The Cuban experience, however it is politically, is always defined by their passion for music! Cuba is actually more than an experience, it is a feeling. There was music on every corner, and in every restaurant. While listening and watching (sometimes dancing), it was impossible not to be affected by their passion! It is contagious! They are also always ready to say something quick witted and amusing. This is the part I enjoyed enormously!
My good fortune allowed me to stay at the house of a Cuban sculptor friend. This gave me the opportunity to see Cuba from an insider’s perspective. Although he seems to be better off than the majority of Cubans, I do want to say emphasize that the ease and convenience that we know in the States (even in Mexico) is something that does not exist in the Cuban vocabulary.
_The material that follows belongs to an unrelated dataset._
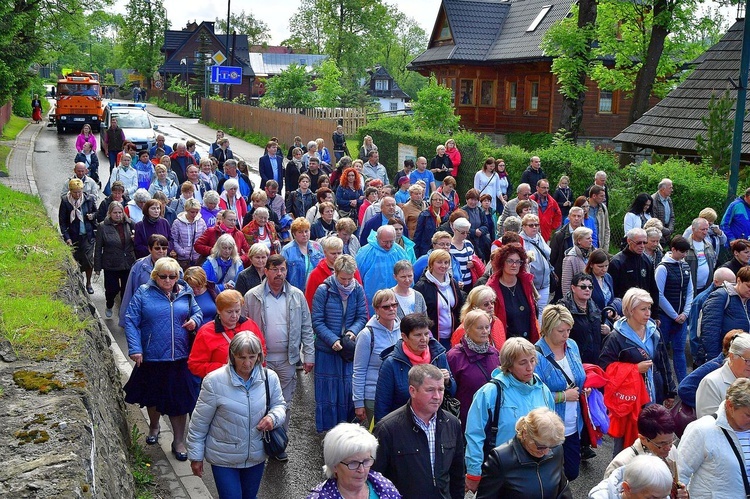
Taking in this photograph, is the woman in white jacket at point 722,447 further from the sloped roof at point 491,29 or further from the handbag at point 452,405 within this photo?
the sloped roof at point 491,29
It takes a lot of effort to try and do anything- from buying food (there’s not much available) to making a living (with a salary of $20 a month).
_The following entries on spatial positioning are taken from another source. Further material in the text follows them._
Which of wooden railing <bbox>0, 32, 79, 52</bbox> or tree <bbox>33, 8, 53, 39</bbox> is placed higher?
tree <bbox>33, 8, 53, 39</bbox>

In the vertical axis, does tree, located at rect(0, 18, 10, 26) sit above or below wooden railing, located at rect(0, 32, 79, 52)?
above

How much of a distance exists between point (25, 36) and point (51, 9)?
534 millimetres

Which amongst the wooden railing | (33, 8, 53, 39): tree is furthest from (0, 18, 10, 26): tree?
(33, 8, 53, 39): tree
While I was in my friend’s house, something remarkable happened- I totally fell in Love! I must say, it was not love at first sight and it was actually with a very handsome Great Dane, his name is Coso. When he first met me he looked and my girl friend and I as though saying, “What are you doing in this big house that is MY territory”! He would follow us everywhere, almost like a security guard for the house. If we were in the living room, he would make sure he would get his big dog body between all of us. If we went to porch, he wanted to be the first one to get there, and being such a big dog of course he was successful at always being present! He would look at us with droopy red eyes, but he won my heart. Every afternoon when we returned, he would bark like Pavarotti to let everyone know we were back. I admit that I seduced him. Yes, I admit it! I seduced him for a kiss! And viola! Coso and I were in love!
But reality brings me back to my current encounter with the immigration officer. He hands me back my papers, and says to me clearly and firmly, Welcome Home. And I felt a great joy knowing that yes I was home. Santa Fe is my home.